As the means to that end, on 11th June 2002, the NATO-Russia Council at Ambassadorial level established the TMD Ad-Hoc Working Group (AHWG) as a dedicated body to carry forward the technical work of the TMD co-operation initiative. This group is charged with assessing TMD concepts and terminology and exploring opportunities for intensified practical co-operation, including joint TMD exercises and training and to conduct consultations on respective TMD systems and systems’ capabilities.

The TMD AHWG meets on a regular basis, with representatives from the respective capitals or from the national missions in Brussels, and includes experts in the TMD field. It has already developed an interim programme of work, with a timetable and clear objectives. To better address the many challenges involved in TMD co-operation, the work is divided into five areas of activity: terminology, TMD experimental concepts, TMD joint Concept of Operations (CONOPS), Training and Exercises, and TMD Systems and Systems’ Capabilities. Each of these elements is addressed by a dedicated Support Working Team composed of experts from nations, military authorities, NATO Agencies and the International Staff in NATO Headquarters.

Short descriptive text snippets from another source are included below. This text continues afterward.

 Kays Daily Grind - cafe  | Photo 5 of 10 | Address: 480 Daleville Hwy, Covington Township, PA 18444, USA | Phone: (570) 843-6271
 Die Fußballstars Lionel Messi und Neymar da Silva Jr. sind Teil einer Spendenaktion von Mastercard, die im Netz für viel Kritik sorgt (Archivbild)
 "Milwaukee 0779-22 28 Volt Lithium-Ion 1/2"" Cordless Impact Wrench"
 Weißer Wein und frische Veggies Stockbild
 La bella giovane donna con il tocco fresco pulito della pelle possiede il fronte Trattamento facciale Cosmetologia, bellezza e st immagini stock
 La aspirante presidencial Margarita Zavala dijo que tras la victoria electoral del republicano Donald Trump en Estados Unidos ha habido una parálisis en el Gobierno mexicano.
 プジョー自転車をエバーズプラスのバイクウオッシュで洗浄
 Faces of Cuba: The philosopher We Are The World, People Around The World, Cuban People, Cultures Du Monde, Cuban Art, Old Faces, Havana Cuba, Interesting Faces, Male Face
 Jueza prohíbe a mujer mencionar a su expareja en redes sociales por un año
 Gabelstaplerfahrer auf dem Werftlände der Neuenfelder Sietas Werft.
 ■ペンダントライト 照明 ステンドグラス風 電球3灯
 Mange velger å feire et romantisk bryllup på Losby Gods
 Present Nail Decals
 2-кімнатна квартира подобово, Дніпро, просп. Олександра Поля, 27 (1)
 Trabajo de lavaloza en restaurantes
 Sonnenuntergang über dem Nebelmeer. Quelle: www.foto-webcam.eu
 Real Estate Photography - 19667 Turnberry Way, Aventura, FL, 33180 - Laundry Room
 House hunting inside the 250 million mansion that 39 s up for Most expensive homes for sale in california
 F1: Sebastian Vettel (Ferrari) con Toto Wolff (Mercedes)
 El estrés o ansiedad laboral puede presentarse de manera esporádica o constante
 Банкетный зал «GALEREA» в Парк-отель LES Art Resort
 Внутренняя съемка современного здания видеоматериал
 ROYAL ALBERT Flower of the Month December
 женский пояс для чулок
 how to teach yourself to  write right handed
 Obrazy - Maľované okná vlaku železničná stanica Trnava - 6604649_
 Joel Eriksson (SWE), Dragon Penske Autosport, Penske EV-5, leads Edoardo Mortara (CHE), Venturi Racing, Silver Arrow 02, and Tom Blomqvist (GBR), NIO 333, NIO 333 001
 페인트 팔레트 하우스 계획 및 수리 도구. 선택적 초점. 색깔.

For example, on terminology, the aim is to establish a NATO-Russia Compendium of agreed common terms used in the Extended Air Defence and Theatre Missile Defence (EAD/TMD) context, in English, French and Russian. It will initially be composed of approximately 250 terms and expressions. Such a glossary will be indispensable for our follow-on work.

In parallel, another important aspect of this co-operation will be the development, by NRC military representatives, of a joint, initial experimental TMD concept. That experimental concept would be the basis for the development of the architecture for a NATO - Russia joint deployment, as well as for an experimental Concept of Operations (CONOPS). The modelling and simulation of increasingly more complex scenarios to support the CONOPS could lead to modifications and further developments of the experimental concept in an incremental approach to solving the interoperability problems confronting us.

The systems and systems’ capabilities aspect of the work is dedicated to the analysis and evaluation of possible levels of interoperability and the means to attain such interoperability among respective NATO-Russian TMD systems in a methodical step-by-step approach. The key technical domains include the command and control and the early warning dimensions of defence against missile attack.

To put those joint concepts to the test in a practical way, the training and exercise team must ultimately develop an operationally realistic TMD joint exercise. This part of the work would also benefit from the shared experience of Russian – United States’ TMD practical co-operation, in particular Command Post Exercises which, in recent years, have been organised biennially.

Co-operative Way Forward

Defence against theatre missile attacks is just one area in which NATO-Russia co-operation in the field of armaments magnifies our individual technical capacities to combat a common and dangerous threat. I believe that all 20 Nations in the NATO-Russia Council understand that we can ill afford to fail in that task. We live in an historic and exciting time of challenge and promise. After decades of confrontation and mistrust, today’s new security realities present us with a unique opportunity to construct a NATO-Russia relationship based on mutual trust, transparency and shared responsibilities. Those new qualities in our relationship will inevitably be strengthened, as we increasingly rely on one another in overcoming common threats. I have every confidence that our new and important co-operation in Theatre Missile Defence will add momentum to our efforts to build a durable security framework for the Euro-Atlantic region, on the essential foundation of true NATO -Russia partnership.